▶ _JOBS_
a: Name the types of resources that the passage on library services says users want when they need them.
b: Extend the passage on library collections and reference service past its final sentence.

▶ _EXCERPTED TEXT_
====================

It is important to consider what the users want. Users want what we they need when they need it. Therefore, they want the journals, books, databases, etc. that they need when they need it. This means the libraries need to still continue building a core of literature. The rest must be rapidly available to users. This means that we need speedy ILL, document delivery, and good stack reshelving and maintenance. At the same time, selectors need to have time for collection evaluation. It will be hard to reduce significant amounts of time from the collection-building process unless we have an approval plan that covers more European imprints. We still have to order too much material rather than see it on the approval shelves.
Integrated service points work best in the branches, because staff size requires it. Larger units cover more disciplines and often subject-related reference questions require special expertise that the whole reference staff does not have. Referrals are fine if the subject specialists are available, but the load is distributed unequally because some subjects have more difficult literature. A single service in Hayden would not work because Humanities scholarship is so different from the sciences.

====================

▶ _DATA_
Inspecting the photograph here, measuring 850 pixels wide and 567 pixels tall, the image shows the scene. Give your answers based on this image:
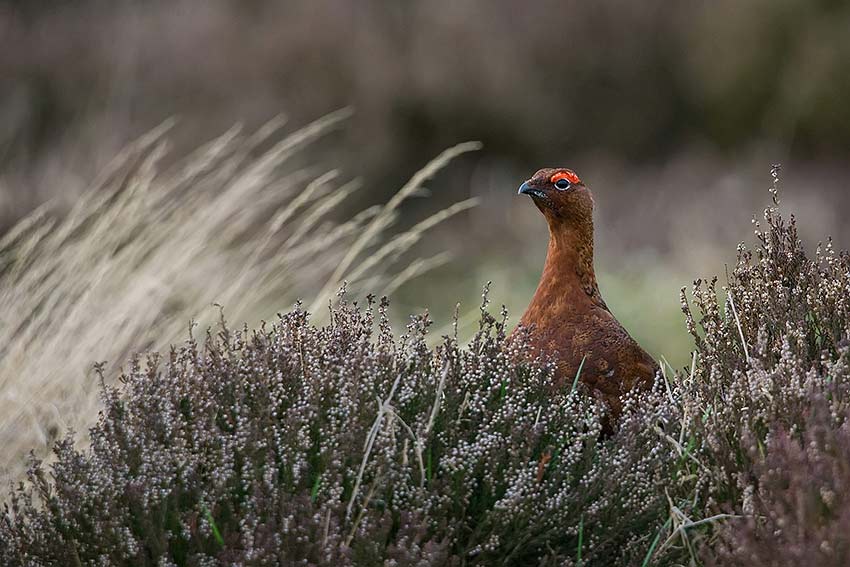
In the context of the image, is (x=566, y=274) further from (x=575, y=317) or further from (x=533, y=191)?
(x=533, y=191)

====================

▶ _THE RESULTS_
a: Journals, books, and databases.

b:
Integrated Service Points:
This is something that may not work in all libraries, due to problems with physical layout of different libraries.
If this is a goal, and it seems to me that it could work, with careful planning, then time and money need to be spent considering how to redesign the libraries so that there will be a single service point that works well for both patrons and staff.
Determining how the desk will be staffed should be left to each individual library, so that the best reference hours, information hours, etc. would be a response to the patrons served by that library. What works for a Barker patron might not work for a Sloan school patron.
Design of study space:
Attention should be paid to the needs of undergrads versus grads where study space and student lockers are concerned.
Would it be possible to have private study rooms that could be booked for group study? I worked in a law school library that had several, and it worked rather well.
There may be some libraries where an integrated service point just won't work. Think of it as a platonic ideal, not as something that has to be done everywhere.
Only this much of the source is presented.